Work item:
Verbatim copy, pictures excluded: every line from the one with "X-Ray Blackberry Floral I Wall Art" through the final line of the data below, and no other line.

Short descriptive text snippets
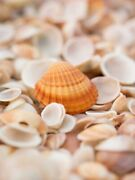 Art-print-sea-shells-on-the-beach-frank-42x57in-vertical-image-on-paper-canvas-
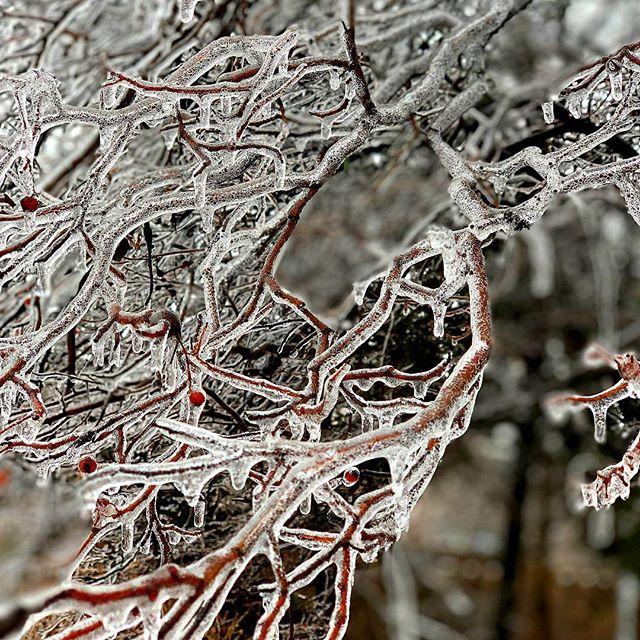 #frozen #nofilter #iphonexsmax #chicago #wgnweather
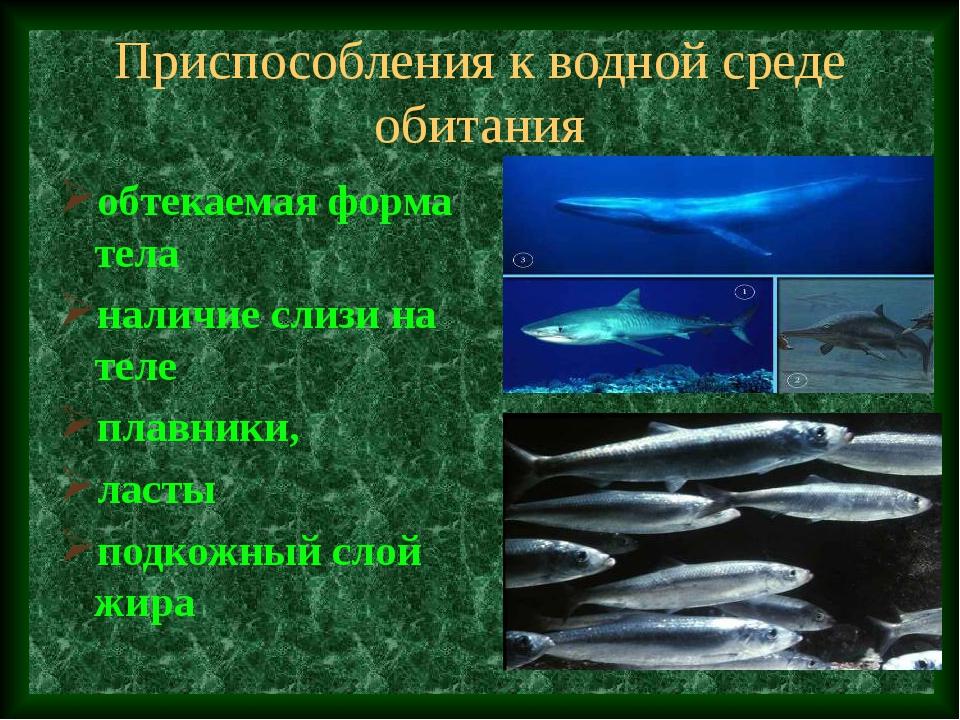 Приспособления к водной среде обитания обтекаемая форма тела наличие слизи на...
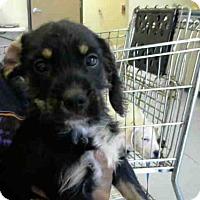 Adopt A Pet :: REX - Conroe, TX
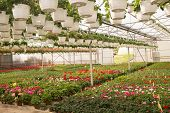 foto of greenhouse  - Blooming Flowers inside a garden center greenhouse - JPG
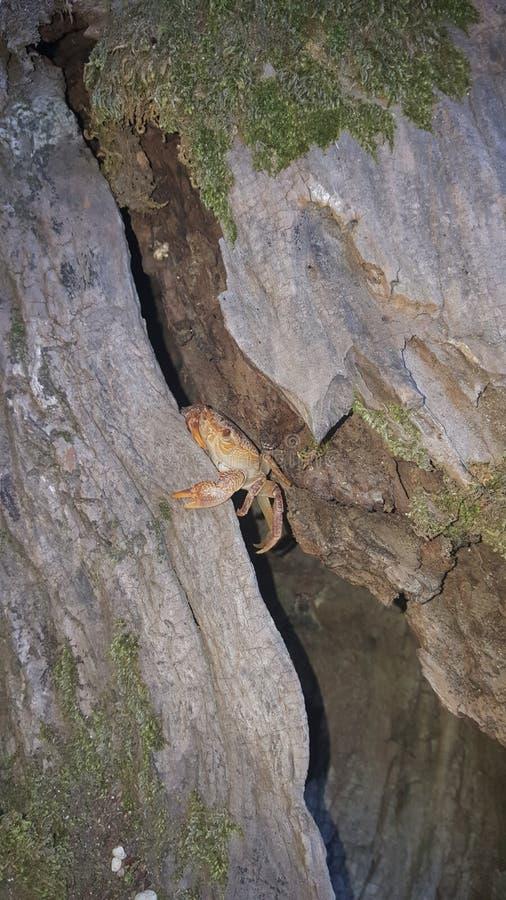 Crabe sur l'arbre images stock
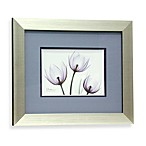 X-Ray Blackberry Floral I Wall Art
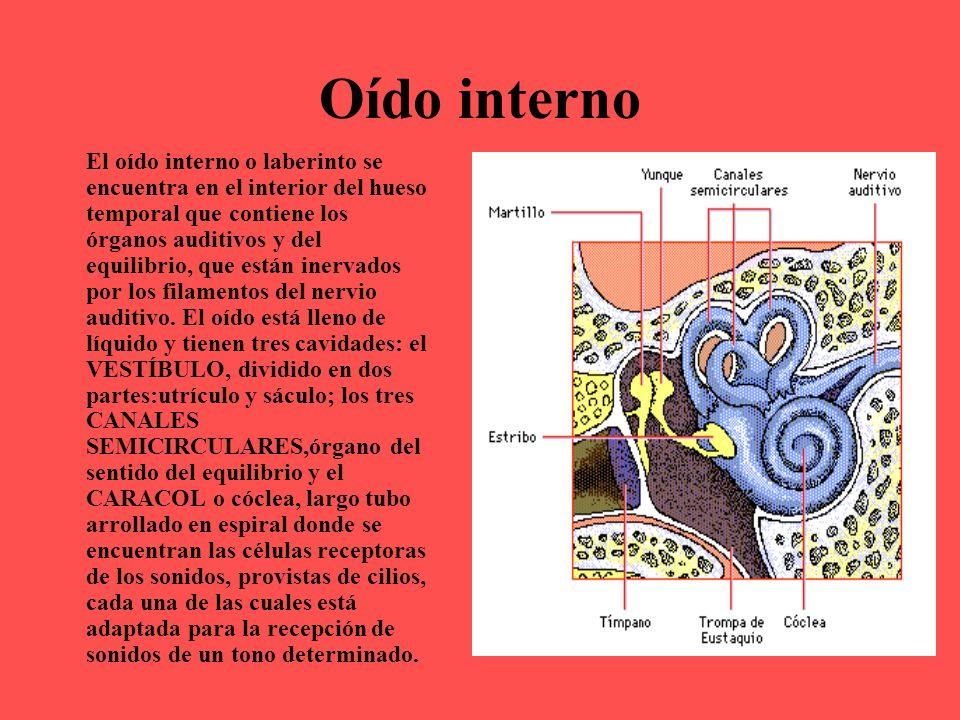 Oído interno El oído interno o laberinto se encuentra en el interior del hueso temporal que contiene los órganos auditivos y del equilibrio, que están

Exercise result:
 X-Ray Blackberry Floral I Wall Art
 Oído interno El oído interno o laberinto se encuentra en el interior del hueso temporal que contiene los órganos auditivos y del equilibrio, que están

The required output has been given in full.